PASSAGE PROVIDED:
▼▼▼

- Student Group: Northwestern University Master of Science in Analytics (MSiA)
-
Team Members: Vincent, Varun, Jamie, Ethel, Tong, Yuqing
-
Final Poster:
- Problem statement:
Object detection and classification is significant to the functionality and safety of autonomous vehicles. Our goal was to evaluate existing models that can help autonomous vehicles improve their ability of detecting and precisely segmenting different classes of road objects. As a team, we utilized deep learning techniques to identify a sufficient model to detect and classify road objects in images captured by front-facing car cameras. We specifically focused on 6 classes of objects: car, motorcycle, bicycle, pedestrian, truck, and bus. We adapted the Mask_RCNN starter code and ran a model on a subset of our images. Then we developed our own script to evaluate the model based on IOU and MAP metrics.
- Dataset:
The dataset we used was provided by Baidu to the CVPR Workshop on Autonomous driving and Kaggle and is comprised of pictures taken by cameras mounted on two different locations on the roof of a vehicle. There are 39,223 color images in total, provided in JPEG format and occupying roughly 92GB of memory.
Each image is represented by an array of 2710 * 3384 pixels. Below are some examples from the dataset of easy, medium and hard detection/classification tasks for humans and the model: easy examples include pictures that contain objects that are close to cameras and hence take a large portion of pixels, while hard examples include images that contain few and distant objects. Medium examples are somewhere in between.

▲▲▲

DATA EXTRACT:
▼▼▼

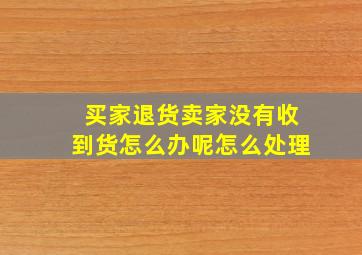 买家退货卖家没有收到货怎么办呢怎么处理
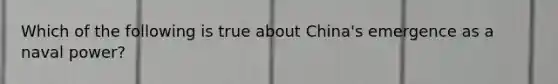 Which of the following is true about China's emergence as a naval power?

▲▲▲

PROMPT A: In the road object detection project summary, rewrite the part from "- Student Group: Northwestern" to "and MAP metrics.", using "self-driving cars" in place of "autonomous vehicles".
PROMPT B: Which classes of road objects did the team focus on, according to the road object detection project summary? List them all.

ANSWER SPACE A:
- Student Group: Northwestern University Master of Science in Analytics (MSiA)
-
Team Members: Vincent, Varun, Jamie, Ethel, Tong, Yuqing
-
Final Poster:
- Problem statement:
Object detection and classification is significant to the functionality and safety of self-driving cars. Our goal was to evaluate existing models that can help self-driving cars improve their ability of detecting and precisely segmenting different classes of road objects. As a team, we utilized deep learning techniques to identify a sufficient model to detect and classify road objects in images captured by front-facing car cameras. We specifically focused on 6 classes of objects: car, motorcycle, bicycle, pedestrian, truck, and bus. We adapted the Mask_RCNN starter code and ran a model on a subset of our images. Then we developed our own script to evaluate the model based on IOU and MAP metrics.

ANSWER SPACE B: car, motorcycle, bicycle, pedestrian, truck, bus